## Assignment
Take each line below that has "sumatraensis" and copy it.

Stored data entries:
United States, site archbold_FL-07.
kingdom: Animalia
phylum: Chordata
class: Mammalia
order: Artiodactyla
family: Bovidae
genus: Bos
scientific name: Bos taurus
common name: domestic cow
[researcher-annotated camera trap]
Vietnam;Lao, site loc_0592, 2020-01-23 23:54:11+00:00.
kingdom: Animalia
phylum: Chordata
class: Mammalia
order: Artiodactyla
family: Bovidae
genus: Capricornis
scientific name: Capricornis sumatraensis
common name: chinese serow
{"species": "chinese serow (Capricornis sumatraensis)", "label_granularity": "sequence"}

==

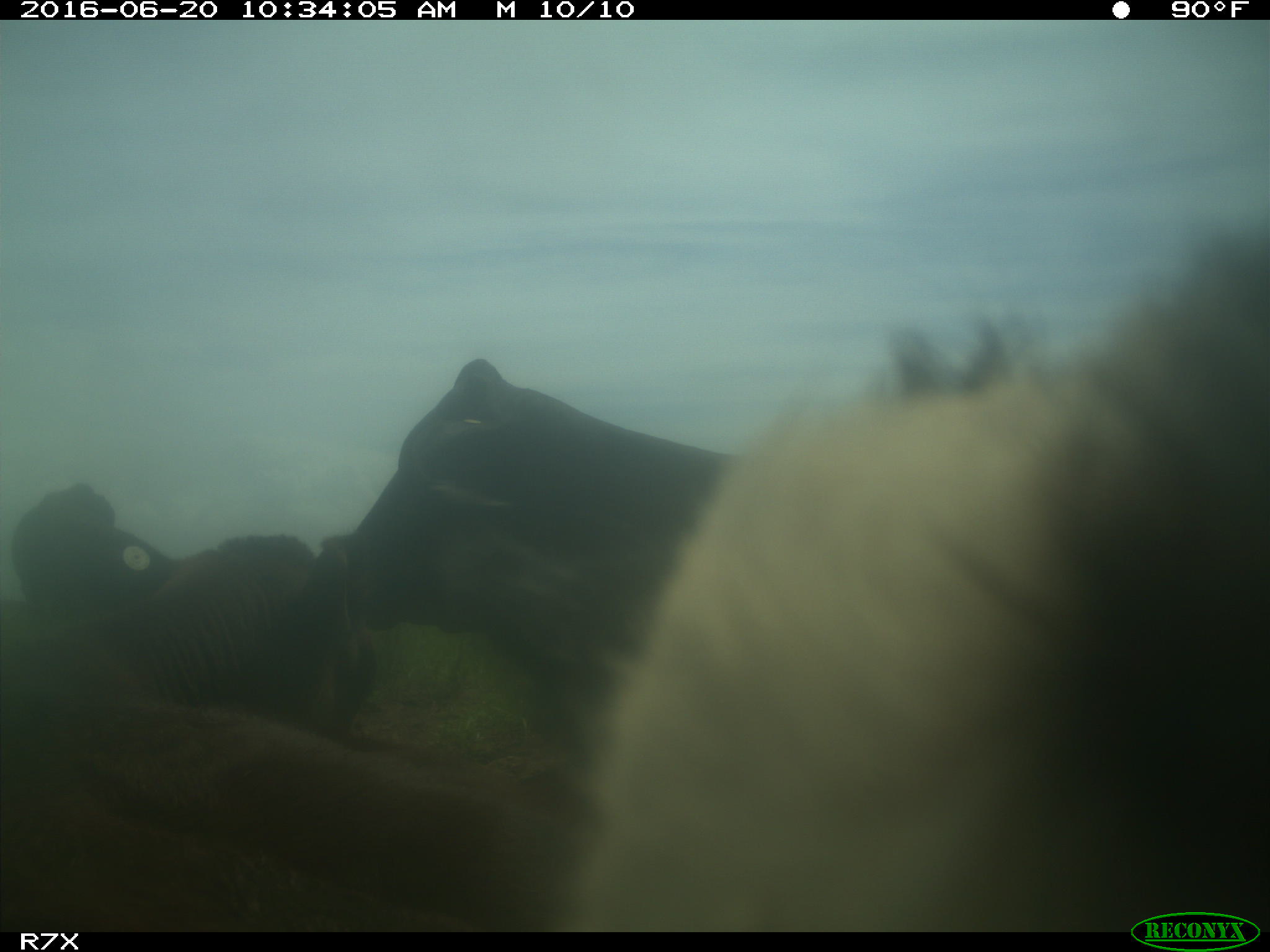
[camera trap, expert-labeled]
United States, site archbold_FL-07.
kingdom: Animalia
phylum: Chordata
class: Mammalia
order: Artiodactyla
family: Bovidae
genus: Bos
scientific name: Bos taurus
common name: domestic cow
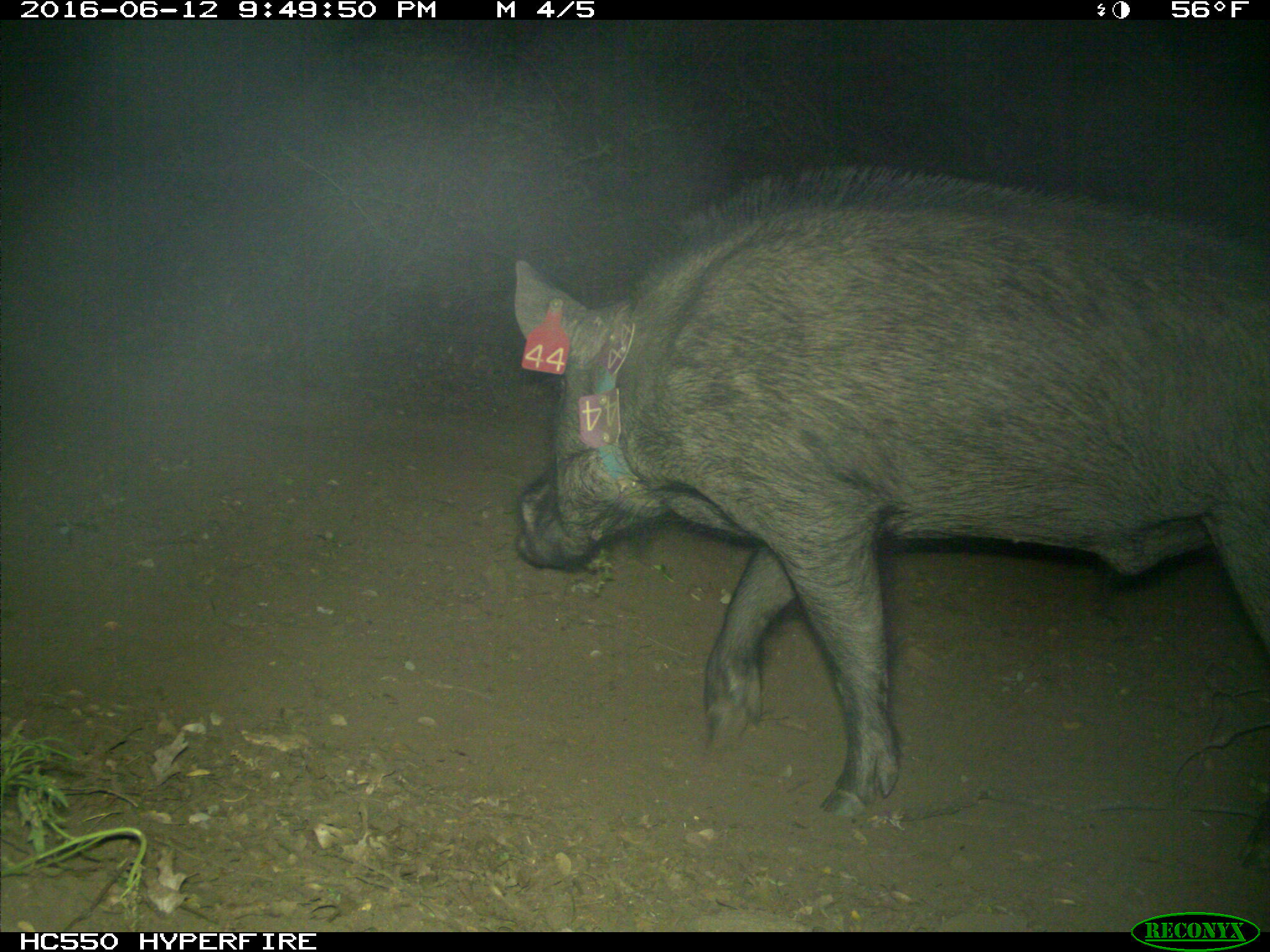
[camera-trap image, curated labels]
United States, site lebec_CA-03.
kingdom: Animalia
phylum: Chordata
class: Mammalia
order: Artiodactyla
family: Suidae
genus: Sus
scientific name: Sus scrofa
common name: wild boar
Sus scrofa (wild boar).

## Response box
scientific name: Capricornis sumatraensis
{"species": "chinese serow (Capricornis sumatraensis)", "label_granularity": "sequence"}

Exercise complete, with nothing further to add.